9. Pour Léon Prieur (1899, 329), par exemple,  "il semblait à ce moment que ce fut la Bretagne elle-même, debout à la barre, la fruste et fidèle Armorique en apportant aux accusés la consolation de ses parfums des grandes landes, où l'idée de la Patrie et l'idée de Dieu fleurissent vivaces comme la bruyère et le genêt".

 

10. Drame en vers en 3 actes, Paris, Calmann Lévy, 1896.

 

11. Prieur, 1899, 332-33. Ce moment a pu bénéficier d'un début d'amplification puisque, selon B. Morice (1972, 302), "les spectateurs, amusés, le supplient de continuer » et qu’il est même  applaudi par une partie des juges, les accusés et le public des tribunes…

 

12. Botrel poursuit ainsi sa déposition : "Je fis cette chanson, et M. de Fréchencourt, au nom de M. Buffet, me fit dire : "Botrel, si par hasard on voulait vous avoir dans le parti de Déroulède, méfiez-vous. C'est un piège à loup, à loup breton qu'on vous tend. Faire de la propagande pour Déroulède c'est faire de la propagande contre nous".

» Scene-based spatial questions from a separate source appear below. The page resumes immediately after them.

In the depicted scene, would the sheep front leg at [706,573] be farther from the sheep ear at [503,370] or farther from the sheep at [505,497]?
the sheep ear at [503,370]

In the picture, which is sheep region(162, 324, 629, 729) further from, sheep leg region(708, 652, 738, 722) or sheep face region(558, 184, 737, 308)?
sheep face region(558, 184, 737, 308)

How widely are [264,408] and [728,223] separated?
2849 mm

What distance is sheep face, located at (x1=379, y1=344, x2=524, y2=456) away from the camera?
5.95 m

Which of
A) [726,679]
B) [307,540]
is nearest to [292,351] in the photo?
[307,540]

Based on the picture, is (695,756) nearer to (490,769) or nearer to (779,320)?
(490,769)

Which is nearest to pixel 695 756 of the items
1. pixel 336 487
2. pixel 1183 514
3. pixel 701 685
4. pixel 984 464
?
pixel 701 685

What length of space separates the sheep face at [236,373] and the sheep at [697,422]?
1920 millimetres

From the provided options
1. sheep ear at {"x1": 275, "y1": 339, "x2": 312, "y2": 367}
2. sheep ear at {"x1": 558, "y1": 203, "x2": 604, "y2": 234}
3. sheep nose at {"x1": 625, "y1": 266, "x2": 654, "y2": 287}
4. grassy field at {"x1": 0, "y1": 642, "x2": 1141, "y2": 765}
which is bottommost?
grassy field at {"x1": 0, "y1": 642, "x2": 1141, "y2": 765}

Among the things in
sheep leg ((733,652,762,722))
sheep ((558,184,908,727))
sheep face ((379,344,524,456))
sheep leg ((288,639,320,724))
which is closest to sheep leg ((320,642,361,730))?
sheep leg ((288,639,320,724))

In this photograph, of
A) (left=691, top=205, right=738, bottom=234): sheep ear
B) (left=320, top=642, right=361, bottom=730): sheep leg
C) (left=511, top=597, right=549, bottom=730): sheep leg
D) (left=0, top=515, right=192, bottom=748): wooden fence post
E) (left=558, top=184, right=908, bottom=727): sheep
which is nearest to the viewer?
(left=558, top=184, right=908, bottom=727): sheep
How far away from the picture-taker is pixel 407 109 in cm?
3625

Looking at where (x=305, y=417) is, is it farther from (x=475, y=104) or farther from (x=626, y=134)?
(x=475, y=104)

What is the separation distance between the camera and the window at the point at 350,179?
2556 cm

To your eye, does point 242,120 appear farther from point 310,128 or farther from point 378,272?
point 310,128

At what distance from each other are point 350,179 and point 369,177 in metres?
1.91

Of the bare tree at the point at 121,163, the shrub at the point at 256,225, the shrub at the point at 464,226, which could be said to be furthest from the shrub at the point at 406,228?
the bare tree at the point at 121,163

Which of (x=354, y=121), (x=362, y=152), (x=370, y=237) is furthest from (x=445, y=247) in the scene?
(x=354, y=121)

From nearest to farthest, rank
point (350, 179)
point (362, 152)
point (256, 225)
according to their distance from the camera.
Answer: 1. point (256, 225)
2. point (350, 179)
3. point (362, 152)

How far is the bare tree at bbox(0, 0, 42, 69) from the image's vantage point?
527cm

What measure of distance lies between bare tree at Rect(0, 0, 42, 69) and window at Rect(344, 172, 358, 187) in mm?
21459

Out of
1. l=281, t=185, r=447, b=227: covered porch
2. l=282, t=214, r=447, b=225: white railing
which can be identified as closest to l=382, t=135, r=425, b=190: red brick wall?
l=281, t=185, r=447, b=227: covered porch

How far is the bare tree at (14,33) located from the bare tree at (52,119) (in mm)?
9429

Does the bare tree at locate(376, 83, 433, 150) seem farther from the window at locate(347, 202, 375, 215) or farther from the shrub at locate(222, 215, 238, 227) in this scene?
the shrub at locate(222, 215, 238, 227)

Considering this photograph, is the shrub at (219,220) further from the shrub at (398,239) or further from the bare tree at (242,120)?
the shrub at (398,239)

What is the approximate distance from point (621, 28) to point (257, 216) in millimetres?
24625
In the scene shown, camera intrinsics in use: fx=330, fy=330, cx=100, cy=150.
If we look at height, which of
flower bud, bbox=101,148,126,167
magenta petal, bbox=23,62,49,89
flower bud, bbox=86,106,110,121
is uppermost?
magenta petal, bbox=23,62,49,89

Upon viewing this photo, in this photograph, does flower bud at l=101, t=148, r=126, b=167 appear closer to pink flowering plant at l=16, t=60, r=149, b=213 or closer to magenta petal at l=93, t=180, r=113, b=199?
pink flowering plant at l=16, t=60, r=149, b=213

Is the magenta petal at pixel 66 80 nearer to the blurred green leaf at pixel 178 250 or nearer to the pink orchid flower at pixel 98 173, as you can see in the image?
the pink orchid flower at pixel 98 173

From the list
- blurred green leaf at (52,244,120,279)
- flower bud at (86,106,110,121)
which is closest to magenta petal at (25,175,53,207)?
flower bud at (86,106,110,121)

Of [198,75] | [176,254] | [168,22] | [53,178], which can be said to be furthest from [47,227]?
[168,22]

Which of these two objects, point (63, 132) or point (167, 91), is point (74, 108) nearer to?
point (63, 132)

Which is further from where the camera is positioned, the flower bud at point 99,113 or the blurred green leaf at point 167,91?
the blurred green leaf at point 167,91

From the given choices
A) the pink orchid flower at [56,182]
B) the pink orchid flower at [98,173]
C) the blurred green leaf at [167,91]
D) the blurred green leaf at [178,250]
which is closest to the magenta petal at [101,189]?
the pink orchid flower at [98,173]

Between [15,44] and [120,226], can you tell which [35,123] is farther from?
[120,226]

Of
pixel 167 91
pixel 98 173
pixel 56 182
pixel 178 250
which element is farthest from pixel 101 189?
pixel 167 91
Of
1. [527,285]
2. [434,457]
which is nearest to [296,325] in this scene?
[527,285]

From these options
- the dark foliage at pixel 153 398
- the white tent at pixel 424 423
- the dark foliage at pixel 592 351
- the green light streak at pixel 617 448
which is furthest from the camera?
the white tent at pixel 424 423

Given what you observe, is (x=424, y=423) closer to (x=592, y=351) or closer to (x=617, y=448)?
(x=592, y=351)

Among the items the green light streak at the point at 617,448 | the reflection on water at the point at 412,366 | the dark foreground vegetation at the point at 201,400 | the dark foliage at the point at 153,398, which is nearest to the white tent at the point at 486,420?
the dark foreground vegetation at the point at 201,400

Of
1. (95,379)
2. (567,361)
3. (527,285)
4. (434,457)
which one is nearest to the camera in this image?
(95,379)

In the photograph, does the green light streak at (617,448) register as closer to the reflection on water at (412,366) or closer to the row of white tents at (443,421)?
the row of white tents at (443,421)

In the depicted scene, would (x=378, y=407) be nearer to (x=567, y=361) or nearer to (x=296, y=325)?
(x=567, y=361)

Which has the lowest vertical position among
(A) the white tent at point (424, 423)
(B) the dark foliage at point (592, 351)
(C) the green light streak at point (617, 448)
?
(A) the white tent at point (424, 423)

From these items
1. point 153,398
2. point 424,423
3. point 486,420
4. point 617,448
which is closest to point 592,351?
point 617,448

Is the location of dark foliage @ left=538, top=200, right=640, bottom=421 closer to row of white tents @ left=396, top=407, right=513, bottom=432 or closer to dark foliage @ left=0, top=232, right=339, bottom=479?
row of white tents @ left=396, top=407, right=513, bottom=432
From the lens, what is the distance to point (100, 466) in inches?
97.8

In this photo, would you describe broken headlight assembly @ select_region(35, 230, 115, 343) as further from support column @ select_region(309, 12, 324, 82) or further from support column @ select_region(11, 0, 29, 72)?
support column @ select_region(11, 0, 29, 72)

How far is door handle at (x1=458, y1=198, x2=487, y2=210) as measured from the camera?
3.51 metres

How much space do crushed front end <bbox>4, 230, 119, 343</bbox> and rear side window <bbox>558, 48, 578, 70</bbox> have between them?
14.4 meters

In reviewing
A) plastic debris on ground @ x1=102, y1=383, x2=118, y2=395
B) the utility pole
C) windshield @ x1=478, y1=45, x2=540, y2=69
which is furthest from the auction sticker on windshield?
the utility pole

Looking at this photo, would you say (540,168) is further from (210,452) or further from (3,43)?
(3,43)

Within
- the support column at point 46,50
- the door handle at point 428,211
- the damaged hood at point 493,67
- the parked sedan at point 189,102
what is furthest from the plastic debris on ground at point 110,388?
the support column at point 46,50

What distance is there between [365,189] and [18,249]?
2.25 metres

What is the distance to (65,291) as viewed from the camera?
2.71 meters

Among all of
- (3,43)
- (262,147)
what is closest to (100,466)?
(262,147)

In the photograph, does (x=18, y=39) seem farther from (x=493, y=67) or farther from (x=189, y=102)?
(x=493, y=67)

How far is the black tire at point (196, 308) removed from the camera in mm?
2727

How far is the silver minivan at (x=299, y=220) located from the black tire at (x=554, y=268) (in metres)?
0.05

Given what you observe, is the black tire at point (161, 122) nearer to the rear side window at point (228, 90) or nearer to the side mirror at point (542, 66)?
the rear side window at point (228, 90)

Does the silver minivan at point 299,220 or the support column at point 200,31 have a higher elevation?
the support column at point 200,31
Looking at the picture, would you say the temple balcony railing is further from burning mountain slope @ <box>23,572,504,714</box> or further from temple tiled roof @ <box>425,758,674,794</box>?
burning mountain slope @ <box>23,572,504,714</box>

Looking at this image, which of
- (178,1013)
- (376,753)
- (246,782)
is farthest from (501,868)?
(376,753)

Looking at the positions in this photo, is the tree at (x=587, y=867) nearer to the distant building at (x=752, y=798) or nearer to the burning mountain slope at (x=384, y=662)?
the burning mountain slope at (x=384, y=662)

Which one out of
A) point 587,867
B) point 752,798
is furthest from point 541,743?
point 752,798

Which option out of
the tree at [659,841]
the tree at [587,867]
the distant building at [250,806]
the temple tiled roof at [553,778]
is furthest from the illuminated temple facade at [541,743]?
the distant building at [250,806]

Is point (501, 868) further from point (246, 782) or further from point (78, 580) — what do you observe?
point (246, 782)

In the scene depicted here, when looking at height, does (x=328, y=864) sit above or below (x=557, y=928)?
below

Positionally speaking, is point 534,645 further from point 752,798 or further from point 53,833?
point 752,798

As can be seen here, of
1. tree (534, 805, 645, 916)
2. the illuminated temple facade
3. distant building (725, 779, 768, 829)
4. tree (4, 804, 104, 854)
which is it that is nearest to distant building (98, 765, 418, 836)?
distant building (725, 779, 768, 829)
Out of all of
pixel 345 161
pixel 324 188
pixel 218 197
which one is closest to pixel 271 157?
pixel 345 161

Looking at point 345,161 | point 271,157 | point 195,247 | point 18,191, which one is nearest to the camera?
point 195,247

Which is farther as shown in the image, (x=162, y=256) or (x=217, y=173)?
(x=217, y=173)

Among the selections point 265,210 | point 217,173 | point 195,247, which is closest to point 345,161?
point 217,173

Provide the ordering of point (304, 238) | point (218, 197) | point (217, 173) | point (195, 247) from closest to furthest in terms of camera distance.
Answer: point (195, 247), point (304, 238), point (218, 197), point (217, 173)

            Du reste, Me Falateuf doit avoir ces lettres dans son dossier. Paul Déroulède que des amis avaient tâté à ce sujet me faisait dire : "Botrel, en qualité de poète, de patriote, je vous aime beaucoup. Vous m'avez fait une chanson qu'on m'a communiquée, mais il y a dedans des choses qui pourraient me nuire auprès de mes amis, car je suis républicain, et votre chanson, un peu royaliste, un peu chouanne, pourrait me compromettre. Vous vouliez me rendre populaire avec votre chanson, je vous prie de ne jamais la dire dans aucune de vos réunions, parce que rien que votre voix et votre costume breton pourraient me compromettre" (L'Eclair, 20-XII-1899).

 

13. Lubo, Editeur 240, Rue Championnet. Paris (Prix net : 0 fr. 50). La confusion possible avec un autre Béranger ne pouvait encore à l'époque qu'être favorable à la vente de la chanson...

 

14. Il s'agit des lettres saisies au domicile de Th. Botrel, 44 rue Danrémont à Paris, le 25 septembre 1899.

 

15. Il s'agit de la maison Pellerin (cf. BNF-Estampes-Images d'Epinal. T. XII, 1900-1905 Li 59) qui précise : "Pour l'achat de la présente image d'Epinal, en gros, s'adresser directement à la Maison Pellerin et Cie, à Epinal (Vosges) Prix : 3 fr. le Cent-12 fr. 15 les Cinq Cents-21 fr. 60 le Mille-Franco Domicile". Dans les années 1890-1910, cette maison semble s'être prêtée à la sous-traitance pour des "sociétés d'image" travaillant pour le compte de "politiques".  L'édition de "La Catholique" se situerait dans cette ligne ainsi que celle du "Député ouvrier" ou "Vive le liberté ou L'appel" (Adaptation au chant "Le Clairon" de Paul Déroulède), ici pour la Ligue des Femmes Françaises). "La Catholique. Réponse à La Carmagnole" (sur l'air de La Carmagnole) fut également éditée en partition "Piano et Chant" (1 fr 50) et en petit-format (chant seul, 0 fr.50) chez G. Ondet (dans la série "Coups de Clairon (Chants et poèmes héroïques") (1ère série).

 

16. Cf. La Bonne chanson  n° 15 de janvier 1909. La chanson sera recueillie en 1915 dans les Refrains de guerre (1ère série). Les chants du bivouac (Paris, Payot, 1915).

 

17. Cf. Société d'Editions de Disques Artistiques n° 701 (701.701 WA) (3'01) (in Théodore Botrel Le chansonnier breton et ses interprètes 1898-1948CD n°1/23EPM Musique 1999).

 

18. Dans La Bonne Chanson, n° 9 de Juillet 1908 (p. 217), Botrel publie, en outre, "Le vrai Panthéon" où il imagine le dialogue entre un parisien et un soldat ayant mené Zola au Panthéon qui se conclut ainsi : "Le soldat : Hugo, Coppée et Béranger/Je les connais et les honore.../Mais ce Zola m'est étranger. /Le parisien : Parbleu, l'ami, la chose est claire,/Le vrai Panthéon le voilà :/C'est le bon grand Cœur populaire/Où n'entrera jamais Zola !".